- The problem:
Can you set down, word for word, the part of the Ashley Graham piece starting with "For many, activists" and going on through "standards we’ve accepted."?

- Given passage:
Ashley Graham has for almost a decade, been a public figure associated with disrupting the norm.
It feels discomforting to consider that it’s only in the past decade (really) that serious efforts have been concerted around body inclusivity. Or that having conversations previously deemed taboo are only recently taking centre stage in the mainstream. While there’s still a ton of work to do, we wouldn’t be anywhere at all without the people and women who’ve stood up against tradition and said “actually, I’m not sure I agree with this” in the public domain.
For many, activists like Graham are inseparable from the rise in making this kind of dialogue not only normal but encouraged.
Graham was the first size 16 model to feature on the cover of Sports Illustrated. Vogue described her as 2016’s breakthrough model who “didn’t take no for an answer.”
More than her portfolio of work (which has extended from Michael Kors to Fendi) what really draws people to Graham is undoubtedly one beat beyond beauty – she stands (and walks) for something of substance. In an era where most people who have an Instagram account dedicated to themselves thinks they’re a model, Graham was one of the few top-tier stars in the industry who gave us something else to look at – ourselves and the beauty standards we’ve accepted.
Fast forward to 2022 and Graham still runs with her beat of important conversations that follow the eras of her life. In her motherhood chapters, she’s focused her gaze on the taboos around breastfeeding, and as always, related her topics to her personal journeys and struggles.
Graham who is a mother of three recently got real about her breastfeeding journey with her 8-month-old twins, Roman and Malachi.
Her latest campaign for Bobbie an organic infant formula company, has seen massive billboards grace big cities like New York featuring both her babies – one being breastfed and the other ready for a formula bottle – an ode to her finally finding balance, at peace with what other people might think about combo feeding.

- Source data:
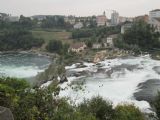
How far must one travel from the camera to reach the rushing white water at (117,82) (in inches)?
1358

- The completed task:
For many, activists like Graham are inseparable from the rise in making this kind of dialogue not only normal but encouraged.
Graham was the first size 16 model to feature on the cover of Sports Illustrated. Vogue described her as 2016’s breakthrough model who “didn’t take no for an answer.”
More than her portfolio of work (which has extended from Michael Kors to Fendi) what really draws people to Graham is undoubtedly one beat beyond beauty – she stands (and walks) for something of substance. In an era where most people who have an Instagram account dedicated to themselves thinks they’re a model, Graham was one of the few top-tier stars in the industry who gave us something else to look at – ourselves and the beauty standards we’ve accepted.